When writing the engine that powers pwned.no I wanted to give the users several different options of tournaments to create. You have the regular single elimination tournaments, where winning a match moves you on to the next level, you have the double elimination events, where your team is not out before they’ve lost two matches, and you have the possibility of a group stage where the best teams (and possibly the worst) move on to the finals. Even after this, you realize that you might have situations where you want to combine these different sets of tournaments into a large one (example: elimination -> group stage -> double elimination). Embedding this logic into the application would create an unmaintainable mess of special cases and special handling, and each time I wanted to add a tournament, the possibility of breaking some other tournament were a possibility.

Instead I decided to implement a small language that describes tournaments, a parser to load and process the language and finally store it in an underlying database structure of how the tournament should progress when the next round starts. This meant that the job up front demanded a bit more planning and sketching, but the solution makes the system more flexible and more stable. When someone requests a new tournament format now, I simply create a small file describing the flow in the tournament, and everything works as it should. No code edits, no unit tests that need to be run, nothing at all, as long as the file is a valid tournament description file.

A tournament description file looks like this (for a tournament with a group stage, consisting of eight teams and with a single elimination stage for the two best teams from each group):

ID GROUP8
TEAMS 8
TOURNAMENTSTAGE 3 FINAL
MATCH
.ID FINALE
TOURNAMENTSTAGE 2 SEMIFINALS
MATCH
.ID SEMIFINALE1
.WIN FINALE
MATCH
.ID SEMIFINALE2
.WIN FINALE
TOURNAMENTSTAGE 1 PRELIMINARY_GROUPPLAY
GROUP
.ID GROUP1
.PLACETOMATCH 1 SEMIFINALE1
.PLACETOMATCH 2 SEMIFINALE2
GROUP
.ID GROUP2
.PLACETOMATCH 1 SEMIFINALE2
.PLACETOMATCH 2 SEMIFINALE1

The ID is an internal identifier which is resolved to a string in the currently active language, the TEAMS identifier tells the parser how many teams who can sign up for this tournament, and the rest of the lines are descriptions of the different stages of the tournament. The file can be parsed top-to-bottom, as the identifiers mentioned later in the file already exists higher up in the hierarchy. The .WIN commands tells the parser where the winning team should move next, and the .PLACETOMATCH commands indicates where the different places in the group stage should move next. If I wanted to add a lower bracket too, I’d simply add .PLACETOMATCH 3 LOWERBRACKET1 and a MATCH with .ID LOWERBRACKET1.

You could of course use XML for this instead, but this very simple and very easy to parse language has so far created a total of almost 25.000 tournaments, and everything has worked without a hitch.
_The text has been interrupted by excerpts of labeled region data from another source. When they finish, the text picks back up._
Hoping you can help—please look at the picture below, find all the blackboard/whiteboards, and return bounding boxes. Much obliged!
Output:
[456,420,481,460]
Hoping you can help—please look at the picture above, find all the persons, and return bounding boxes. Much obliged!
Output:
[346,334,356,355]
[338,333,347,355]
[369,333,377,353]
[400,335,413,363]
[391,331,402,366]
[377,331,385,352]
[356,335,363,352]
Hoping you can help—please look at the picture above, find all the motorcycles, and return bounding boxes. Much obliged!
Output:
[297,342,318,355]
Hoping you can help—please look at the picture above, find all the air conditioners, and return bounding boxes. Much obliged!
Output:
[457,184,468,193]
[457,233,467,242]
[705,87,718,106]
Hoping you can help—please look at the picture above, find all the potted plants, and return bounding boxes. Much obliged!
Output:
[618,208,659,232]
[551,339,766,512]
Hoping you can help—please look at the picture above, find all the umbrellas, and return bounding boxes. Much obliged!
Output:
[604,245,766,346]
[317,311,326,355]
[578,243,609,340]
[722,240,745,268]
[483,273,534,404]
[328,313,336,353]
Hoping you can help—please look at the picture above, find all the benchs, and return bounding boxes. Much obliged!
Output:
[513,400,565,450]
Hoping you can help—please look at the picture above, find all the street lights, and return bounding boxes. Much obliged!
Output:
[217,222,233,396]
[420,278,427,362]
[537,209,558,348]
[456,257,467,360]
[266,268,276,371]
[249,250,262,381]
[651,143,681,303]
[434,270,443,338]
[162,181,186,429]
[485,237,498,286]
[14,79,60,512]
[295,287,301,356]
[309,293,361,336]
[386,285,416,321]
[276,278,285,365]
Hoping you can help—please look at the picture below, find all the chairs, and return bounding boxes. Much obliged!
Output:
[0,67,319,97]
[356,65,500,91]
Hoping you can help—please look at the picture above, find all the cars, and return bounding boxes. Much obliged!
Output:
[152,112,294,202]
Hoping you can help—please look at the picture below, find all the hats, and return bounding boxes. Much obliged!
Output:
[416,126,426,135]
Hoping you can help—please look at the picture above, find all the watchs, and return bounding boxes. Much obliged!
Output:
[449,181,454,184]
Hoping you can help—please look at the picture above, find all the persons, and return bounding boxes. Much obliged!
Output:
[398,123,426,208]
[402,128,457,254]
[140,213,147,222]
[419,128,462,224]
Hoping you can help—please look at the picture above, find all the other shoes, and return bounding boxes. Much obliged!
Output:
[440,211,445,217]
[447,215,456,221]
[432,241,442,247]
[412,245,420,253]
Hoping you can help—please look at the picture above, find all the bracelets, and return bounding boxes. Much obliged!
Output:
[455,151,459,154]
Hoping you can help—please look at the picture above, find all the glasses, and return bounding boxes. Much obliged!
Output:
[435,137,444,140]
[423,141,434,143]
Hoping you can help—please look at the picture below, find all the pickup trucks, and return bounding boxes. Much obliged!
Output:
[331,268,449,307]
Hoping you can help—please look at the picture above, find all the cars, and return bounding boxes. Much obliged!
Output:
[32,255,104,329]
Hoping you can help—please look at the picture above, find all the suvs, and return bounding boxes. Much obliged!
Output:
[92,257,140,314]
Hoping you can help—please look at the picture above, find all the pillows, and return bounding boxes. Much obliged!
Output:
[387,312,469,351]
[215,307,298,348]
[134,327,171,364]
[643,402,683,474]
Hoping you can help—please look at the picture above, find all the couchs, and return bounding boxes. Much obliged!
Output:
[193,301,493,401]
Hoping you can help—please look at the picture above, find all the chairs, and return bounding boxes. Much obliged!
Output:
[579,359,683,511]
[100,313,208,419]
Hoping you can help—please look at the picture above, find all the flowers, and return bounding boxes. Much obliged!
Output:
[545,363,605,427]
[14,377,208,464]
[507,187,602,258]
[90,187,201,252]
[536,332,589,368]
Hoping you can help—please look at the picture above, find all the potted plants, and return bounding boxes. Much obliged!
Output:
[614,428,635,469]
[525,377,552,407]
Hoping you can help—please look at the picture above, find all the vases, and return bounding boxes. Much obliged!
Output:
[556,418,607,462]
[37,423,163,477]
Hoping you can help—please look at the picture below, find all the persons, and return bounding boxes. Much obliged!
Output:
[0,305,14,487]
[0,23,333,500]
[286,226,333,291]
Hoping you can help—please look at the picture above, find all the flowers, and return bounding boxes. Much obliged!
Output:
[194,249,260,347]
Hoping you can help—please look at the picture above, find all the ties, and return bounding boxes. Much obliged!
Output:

After resolving the first issues with the parser in my development version, there are now several new tournament formats that has been added (such as a tournament with 256 teams) in the years after the application was released.

This was just a very small introduction to the concept of micro languages, and you’ll find loads of more information about them online. You may ask what the difference between a micro language and a configuration file is, and the truth is that they’re quite similiar. But as the configuration file describes different settings for the application, the micro language describe different rules for the application. You may of course have configuration files that also contain rules, but you’ll need a well-defined and expressive language to define your rules. The domain where this language is used is so small and limited (there are only that many different concepts that are used in tournaments), so a simple language as this fits. If you’re in a situation where the micro language evolves into a full fledged programming language, you’d probably be better off with embedding an existing scripting language (such as Python), or moving the rules out into seperate modules in your application.